Under the proposed policy, companies will be required to declare nutritional information on the front of the product package.

 

Photographer: Dhiraj Singh/Bloomberg

Fast moving consumer goods companies will appeal to food safety regulator FSSAI against its draft labelling policy that could affect nearly 70% of the packaged food available in the market, said a media report. Under the proposed policy, companies will be required to declare nutritional information on the front of the product package. Harmful ingredients such as saturated fat, trans-fat, added sugar and sodium per serve will find a mention on the front cover, which could result in higher repackaging costs.

The FMCG companies plan to make a joint representation to the regulator, seeking a reassessment of the proposed policy. The companies are concerned that if the FSSAI policy is implemented, more than two-thirds of the packaged food available in the market will need to have a red code, CNBC-TV18 reported citing unidentified sources. The sources also said that this could mean that the companies will have to change the composition of existing and future products to avoid red coding. 

FMCG industry, which is the fourth largest contributor to the Indian economy and within it, food products is the leading segment accounting for over one-third of the total FMCG industry. Major players of the same include Hindustan Unilever, Dabur, Nestle, Amul, and Britannia. 

FSSAI’s draft labelling policy

The draft labelling policy also requires blocks of nutrients for “High Fat, Sugar and Salt (HFSS) food to be coloured red. FSSAI said that this will help consumers to make an informed choice. 

Among other features of the policy, the food watchdog has also laid out nutrient thresholds above which food will fall under the HFFS category and hence will be coded red. The draft regulations were issued several days ago and stakeholders were given 30 days for feedback on the same. 
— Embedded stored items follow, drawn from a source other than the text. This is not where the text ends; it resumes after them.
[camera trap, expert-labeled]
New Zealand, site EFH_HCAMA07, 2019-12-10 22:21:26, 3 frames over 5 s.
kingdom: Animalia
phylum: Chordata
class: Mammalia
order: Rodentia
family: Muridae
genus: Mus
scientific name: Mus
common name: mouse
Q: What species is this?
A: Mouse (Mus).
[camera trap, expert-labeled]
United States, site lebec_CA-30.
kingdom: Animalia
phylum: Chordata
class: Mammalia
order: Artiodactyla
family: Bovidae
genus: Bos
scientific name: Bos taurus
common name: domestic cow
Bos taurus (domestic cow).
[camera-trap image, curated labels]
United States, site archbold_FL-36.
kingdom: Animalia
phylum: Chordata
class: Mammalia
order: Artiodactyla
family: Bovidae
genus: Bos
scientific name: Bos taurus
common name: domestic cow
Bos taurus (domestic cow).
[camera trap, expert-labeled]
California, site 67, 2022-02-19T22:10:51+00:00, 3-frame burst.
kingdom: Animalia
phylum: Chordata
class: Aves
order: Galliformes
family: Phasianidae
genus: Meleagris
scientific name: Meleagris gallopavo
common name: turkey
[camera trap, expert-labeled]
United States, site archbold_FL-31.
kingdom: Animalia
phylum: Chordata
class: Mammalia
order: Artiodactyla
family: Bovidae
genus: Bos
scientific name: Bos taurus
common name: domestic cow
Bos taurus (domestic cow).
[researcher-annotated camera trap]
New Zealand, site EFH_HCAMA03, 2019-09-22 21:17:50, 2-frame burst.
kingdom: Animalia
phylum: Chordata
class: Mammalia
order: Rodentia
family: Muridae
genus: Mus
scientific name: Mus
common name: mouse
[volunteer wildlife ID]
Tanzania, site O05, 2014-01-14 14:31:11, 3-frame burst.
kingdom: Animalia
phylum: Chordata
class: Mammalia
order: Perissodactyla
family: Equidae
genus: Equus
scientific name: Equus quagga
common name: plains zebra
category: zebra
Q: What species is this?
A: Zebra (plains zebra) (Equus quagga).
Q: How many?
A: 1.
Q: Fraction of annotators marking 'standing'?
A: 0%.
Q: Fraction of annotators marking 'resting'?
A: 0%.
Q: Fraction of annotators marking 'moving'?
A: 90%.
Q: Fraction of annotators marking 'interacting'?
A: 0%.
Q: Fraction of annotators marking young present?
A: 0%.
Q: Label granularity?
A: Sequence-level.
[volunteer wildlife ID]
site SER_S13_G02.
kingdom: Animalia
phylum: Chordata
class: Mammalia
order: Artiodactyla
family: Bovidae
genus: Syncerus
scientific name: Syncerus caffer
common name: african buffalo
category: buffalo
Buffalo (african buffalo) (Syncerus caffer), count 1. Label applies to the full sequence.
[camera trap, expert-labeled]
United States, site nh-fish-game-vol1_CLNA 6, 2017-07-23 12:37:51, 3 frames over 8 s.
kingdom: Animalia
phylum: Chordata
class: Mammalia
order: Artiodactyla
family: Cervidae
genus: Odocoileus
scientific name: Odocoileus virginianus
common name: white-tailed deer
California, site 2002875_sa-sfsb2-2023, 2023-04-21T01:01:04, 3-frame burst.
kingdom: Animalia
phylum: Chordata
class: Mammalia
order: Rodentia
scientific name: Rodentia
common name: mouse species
The consumer goods companies have raised issues about the threshold being set to global levels which may or may not be relevant to the Indian dietary requirements, sources of the media house said, adding that the coding discriminates between packaged food and fresh food with the same level of FSS.

FMCG industry is not the only one in criticism of draft labelling policy. Earlier, the sugar industry had also termed it “a wrong move at the wrong time,” Prakash Naiknavare, managing director, National Federation of Cooperative Sugar Factories (NFCSF) said.